Пегая опоенная лошадь, с бельмом во йесь глаз, шевелит лысыми ушами, стряхивая синих мух. Мерным шагом старой богомолки она ходит от колодца к воротам, вытягивая тяжелую бадью, и каждый раз, дойдя до ворот, вздыхает, низко опуская костлявую голову.

В углу двора, покрытого ковром рыжей, выгоревшей, притоптанной травы, скрипнула дверь — вышла Надежда Биркина со связкой ключей в руках, а за нею круглая, как бочка, баба — старая, с черными усами на толстой, презрительно вздернутой губе. Они пошли к погребу — Биркина шла лениво, одетая в одну нижнюю юбку, в рубахе, съезжавшей с плеч, в туфлях на босую ногу.

— Чего глаза пялишь? — крикнула мне баба, свирепо выкатив темные, мутные, точно слепые глаза, утонувшие в багровых щеках совсем не там, где надо.

«Свекровь», — подумал я.

У двери погреба Биркина отдала ей ключи и неспешно, колыхая полными грудями, оправляя рубаху, всё сползавшую с круглых и крутых плеч, подошла ко мне, говоря:

— Подворотню надо вынуть, пусть грязь на улицу текет. Весь двор залили. Запах-то какой… Крыса, никак? Ой, батюшки, сколько пакости!..

Лицо у нее было усталое, в глазницах темные пятна, а глаза горят сухо, как у человека, не спавшего всю ночь. Было еще свежо, но на висках ее блеетел пот. И плечи у нее были тяжелые, сырые, как недопе-ченый хлеб, чуть прихваченный жаром, покрытый тонкою, румяной коркою.

— Калитку отопри! Тут… нищая, старушка хромая придет… кликни меня… меня — Надежду Ивановну, слышишь?

Из колодца донеслось:

— Кто говорит?

— Хозяйка…

— Надежда — э-эх-ма! Мне бы с ней пару словечек…

— Что он кричит? — спросила женщина, с усилием приподнимая темные, чуть намеченные брови, и хотела наклониться к срубу, но я неожиданно для себя сказал:

— Видел он, как ты ночью шла…

— Что-о?

Она выпрямилась, побагровев до плеч, быстро прижав полные руки ко грудям, широко открыв потемневшие глаза, и вдруг спутанно, торопливо зашептала, бледнея и странно умаляясь, оседая к земле, точно перекисшее тесто.

— Что он видел-то, господи? Нет… Голубчик, — придет хромая — не пускай!
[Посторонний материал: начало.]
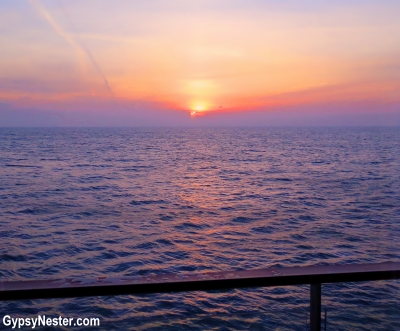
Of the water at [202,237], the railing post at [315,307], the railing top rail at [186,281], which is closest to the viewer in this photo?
the railing top rail at [186,281]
Скажи — не надо, не могу, нельзя — я тебе целковенький… господи!

Снизу все громче и сердитей ползли крики Губина, но я слышал только захлебывающийся шёпот женщины, видя, как ее лицо — полное и розовое — осунулось, посерело, темные губы, вздрагивая, мешают говорить, а в глазах застыл жалостный собачий страх.

Но вдруг она приподняла плечи, подобралась вся и, смигнув страх, тихо и внятно сказала:

— Ничего не надо… Пускай…

Покачнулась и пошла прочь, шагая мелко, точно ноги у нее были связаны, — шла она раздражающе тихо, покорно и точно слепая.